個人的には、自分の脚本を無闇に多くの人の目にさらすことはマゾキスティックな行為だと思いますが…。
ソーシャル・メディア、たとえばFacebookやtwitterでアクティブな年齢層は、ハリウッド映画が訴求しようとするマーケティングのターゲット・グループとぴったり合致するのではないかと思います。
ソーシャル・メディアを一番使うとされる18歳から25歳という年齢層は、大学生、もしくは大学を卒業して働きはじめたばかりの独身が多い世代です。彼らは、たっぷりの時間と多少のお金が自由になりますし、ネット上で過ごす時間が他の年齢層に比べて長いのです。
今日のインタビューの前に、ちょっと調べてみたのですが、18歳から24歳の年齢層の男女に限っていうと、その47%がユーザー・レビューを信用するというのですよ。さらに、SNSなどで映画について情報を交換しあったり、何が面白かったなどと議論しあったりするグループの57%が18歳から24歳の年齢グループに所属していることも明らかになっています。
彼らは映画を見た後すぐに感想をSNSに投稿するので、これは正に、映画を売り込むのに最適なデモグラフィックといえます。ですので、ソーシャル・メディアを使ったマーケティングは、たとえば『トワイライト』や『ホビット 思いがけない冒険』、ピクサーがリリースするアニメ作品などには適しているといえるでしょう。
一方で、35歳を超えると、SNSの影響力はかなり落ちるようです。将来的には、これも変わってくるかも知れませんが、今のところ35歳より上は、年齢が上がるにつれてあまりコメントをしたりしなくなるようなので、50歳以上をターゲットとする映画のプロモーションには、Facebookは適していないと思われます。
Q:SNSに関連していうと、『ヴァンパイア・ダイアリーズ』、『スーパーナチュラル』など、ワーナー・ブラザースから派生したCWネットワークがTV展開しているシリーズ・ドラマは「18歳から34歳の女性をターゲットにしたコンテンツ」であるとネットワーク側もはっきり謳っています。
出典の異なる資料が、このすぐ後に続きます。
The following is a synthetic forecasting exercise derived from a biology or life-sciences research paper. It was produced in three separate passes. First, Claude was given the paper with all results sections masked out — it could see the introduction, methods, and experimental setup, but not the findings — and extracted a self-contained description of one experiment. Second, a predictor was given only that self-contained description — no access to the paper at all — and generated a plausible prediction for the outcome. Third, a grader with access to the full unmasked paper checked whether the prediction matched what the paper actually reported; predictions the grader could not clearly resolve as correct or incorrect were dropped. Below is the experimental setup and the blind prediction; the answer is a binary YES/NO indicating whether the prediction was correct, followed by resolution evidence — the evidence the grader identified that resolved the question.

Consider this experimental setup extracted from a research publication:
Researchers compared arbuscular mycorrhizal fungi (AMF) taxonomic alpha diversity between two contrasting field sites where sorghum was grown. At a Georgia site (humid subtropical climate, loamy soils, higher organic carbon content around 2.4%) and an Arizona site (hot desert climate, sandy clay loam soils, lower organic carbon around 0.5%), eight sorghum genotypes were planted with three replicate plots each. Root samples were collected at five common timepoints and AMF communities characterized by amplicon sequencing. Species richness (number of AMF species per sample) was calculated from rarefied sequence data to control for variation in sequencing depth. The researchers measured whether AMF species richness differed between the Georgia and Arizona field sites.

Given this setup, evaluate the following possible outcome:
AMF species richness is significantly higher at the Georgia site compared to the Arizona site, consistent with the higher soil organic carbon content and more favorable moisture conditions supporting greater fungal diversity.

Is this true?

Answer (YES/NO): YES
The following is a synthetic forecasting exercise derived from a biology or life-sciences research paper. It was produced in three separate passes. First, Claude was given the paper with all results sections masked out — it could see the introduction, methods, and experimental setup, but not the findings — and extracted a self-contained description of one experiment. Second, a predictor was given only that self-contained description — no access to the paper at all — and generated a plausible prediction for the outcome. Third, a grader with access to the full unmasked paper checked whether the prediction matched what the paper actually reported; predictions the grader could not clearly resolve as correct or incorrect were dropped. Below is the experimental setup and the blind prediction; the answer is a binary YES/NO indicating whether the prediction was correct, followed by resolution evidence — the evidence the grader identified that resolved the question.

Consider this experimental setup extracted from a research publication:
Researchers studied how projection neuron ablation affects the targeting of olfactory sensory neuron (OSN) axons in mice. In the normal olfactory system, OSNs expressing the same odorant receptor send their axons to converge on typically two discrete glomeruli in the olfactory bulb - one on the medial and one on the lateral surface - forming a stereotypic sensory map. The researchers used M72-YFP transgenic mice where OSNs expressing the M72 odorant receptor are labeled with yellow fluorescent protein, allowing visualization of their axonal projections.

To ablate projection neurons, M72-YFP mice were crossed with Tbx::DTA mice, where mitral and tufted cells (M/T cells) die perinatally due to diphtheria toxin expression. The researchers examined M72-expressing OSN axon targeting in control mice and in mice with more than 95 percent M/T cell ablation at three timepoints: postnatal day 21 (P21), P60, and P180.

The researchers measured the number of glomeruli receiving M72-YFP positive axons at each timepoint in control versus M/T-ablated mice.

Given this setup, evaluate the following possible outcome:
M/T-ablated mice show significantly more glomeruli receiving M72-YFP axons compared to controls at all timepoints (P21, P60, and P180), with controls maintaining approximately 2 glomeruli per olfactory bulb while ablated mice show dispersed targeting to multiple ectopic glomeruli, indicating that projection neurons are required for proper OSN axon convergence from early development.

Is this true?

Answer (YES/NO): NO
CWのドラマを支持する若い女性ファン層はSNS上でとてもアクティブで、番組内容や出演俳優について話し合うだけではなく、ストーリーを発展させたファン・フィクション(日本でいうBL的な、男性どうしの恋愛ものがほとんど)の創作に熱心だそうです。『トワイライト』のファン・フィクションを新たな作品として仕立て直し、昨年話題となったベストセラー官能小説『フィフティ・シェイズ・オブ・グレイ』のように、商業出版として大ヒットするものまで現れてきています。こうしたファン・フィクション市場の可能性については、どうお考えですか? また、女性たちがヴァンパイア映画に熱狂する理由はどこにあるのでしょう?
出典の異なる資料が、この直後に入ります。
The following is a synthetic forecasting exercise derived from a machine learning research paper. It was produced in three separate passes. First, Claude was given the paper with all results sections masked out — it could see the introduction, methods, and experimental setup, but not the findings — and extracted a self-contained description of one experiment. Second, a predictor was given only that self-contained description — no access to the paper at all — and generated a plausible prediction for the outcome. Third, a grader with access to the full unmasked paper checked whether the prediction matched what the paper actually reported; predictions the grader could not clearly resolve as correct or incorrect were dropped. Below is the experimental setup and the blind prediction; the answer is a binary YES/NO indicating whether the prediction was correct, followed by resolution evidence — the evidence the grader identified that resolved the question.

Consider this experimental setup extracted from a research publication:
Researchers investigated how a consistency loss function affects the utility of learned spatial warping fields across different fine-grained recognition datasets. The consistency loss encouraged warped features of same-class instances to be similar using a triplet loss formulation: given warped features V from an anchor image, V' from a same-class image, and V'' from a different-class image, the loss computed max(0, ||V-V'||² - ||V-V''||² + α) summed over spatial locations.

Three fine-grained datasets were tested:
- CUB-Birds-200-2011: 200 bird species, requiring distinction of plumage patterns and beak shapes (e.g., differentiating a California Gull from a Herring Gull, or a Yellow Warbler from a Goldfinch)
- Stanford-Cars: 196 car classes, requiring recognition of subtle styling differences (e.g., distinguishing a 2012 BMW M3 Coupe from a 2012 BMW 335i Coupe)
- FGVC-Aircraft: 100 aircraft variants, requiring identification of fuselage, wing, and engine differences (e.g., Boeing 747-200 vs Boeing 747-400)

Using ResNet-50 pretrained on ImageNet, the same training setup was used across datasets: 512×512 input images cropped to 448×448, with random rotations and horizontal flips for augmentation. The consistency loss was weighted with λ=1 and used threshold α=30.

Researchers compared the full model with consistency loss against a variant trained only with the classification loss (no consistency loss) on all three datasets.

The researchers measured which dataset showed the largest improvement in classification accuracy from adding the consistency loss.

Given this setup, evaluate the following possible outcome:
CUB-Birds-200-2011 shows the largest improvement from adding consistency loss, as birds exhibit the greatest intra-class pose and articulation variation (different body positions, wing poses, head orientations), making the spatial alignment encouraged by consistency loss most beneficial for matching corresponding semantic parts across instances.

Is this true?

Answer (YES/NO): NO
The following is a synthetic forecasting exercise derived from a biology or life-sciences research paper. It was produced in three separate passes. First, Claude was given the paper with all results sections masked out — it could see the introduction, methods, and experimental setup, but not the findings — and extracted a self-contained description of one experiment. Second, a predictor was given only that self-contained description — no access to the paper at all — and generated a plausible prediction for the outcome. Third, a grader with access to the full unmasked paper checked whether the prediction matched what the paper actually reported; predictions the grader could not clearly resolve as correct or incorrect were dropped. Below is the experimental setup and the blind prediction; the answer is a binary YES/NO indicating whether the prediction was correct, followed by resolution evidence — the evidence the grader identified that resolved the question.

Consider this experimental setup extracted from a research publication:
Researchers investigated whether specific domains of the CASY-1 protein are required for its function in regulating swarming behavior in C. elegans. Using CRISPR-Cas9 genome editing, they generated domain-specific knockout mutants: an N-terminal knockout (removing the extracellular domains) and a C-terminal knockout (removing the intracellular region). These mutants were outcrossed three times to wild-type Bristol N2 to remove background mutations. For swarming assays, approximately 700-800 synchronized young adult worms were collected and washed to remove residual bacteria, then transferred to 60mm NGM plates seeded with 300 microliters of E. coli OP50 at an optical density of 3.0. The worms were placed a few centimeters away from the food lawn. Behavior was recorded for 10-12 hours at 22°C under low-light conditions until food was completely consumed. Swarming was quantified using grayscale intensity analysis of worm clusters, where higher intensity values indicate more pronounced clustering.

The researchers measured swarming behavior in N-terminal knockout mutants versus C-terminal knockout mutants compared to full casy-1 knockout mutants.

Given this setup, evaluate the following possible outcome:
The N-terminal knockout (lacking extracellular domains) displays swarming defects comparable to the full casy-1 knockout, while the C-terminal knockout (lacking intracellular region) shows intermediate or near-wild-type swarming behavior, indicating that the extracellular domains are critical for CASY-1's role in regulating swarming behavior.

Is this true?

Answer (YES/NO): NO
18歳から34歳というのは、一般的な商業映画がメイン・ターゲットとして想定する年齢グループそのものになります。特に、この年齢層のうちティーンエージャーの女のコたちがホラー映画のコア観客層であるというのが、ハリウッドの長年の常識です。
ヴァンパイアについていうなら、ホラー映画という性格もあるし、基本的にはロマンティックなストーリーで、特に思春期の女のコが興味を持つような、恋愛やセクシュアルな示唆に溢れた内容で作られていますから、彼女たちが夢中になるのは無理のないことですね。
ロジャー・ガルシア氏プロフィール
香港国際映画祭 エグゼクティブ・ディレクター
2010年9月より香港国際映画祭事務局(正式名称は Hong Kong International Film Festival Society)で、香港国際映画祭 (HKIFF), エイジアン・フィルム・アウォーズ (AFA), 香港=アジア・フィルム・ファイナンシング・フォーラム (HAF)の運営責任者として辣腕を振るっている。香港生まれだが、英国のボーディング・スクールで育ち、リーズ大学で映画について学び、卒業後、二十代の 半ばで香港国際映画祭の立ち上げに尽力。その後渡米し、自身もプロデューサーとしてインディーズ、及び、ハリウッドで映画制作に携わり、世界各地の映画祭でアジア映画上映のプログラミングに関与してきた。カリフォルニア州のバークレーに自宅があるが、現在は香港ベース。美味しいものが大好きで、料理が得意 という一面も。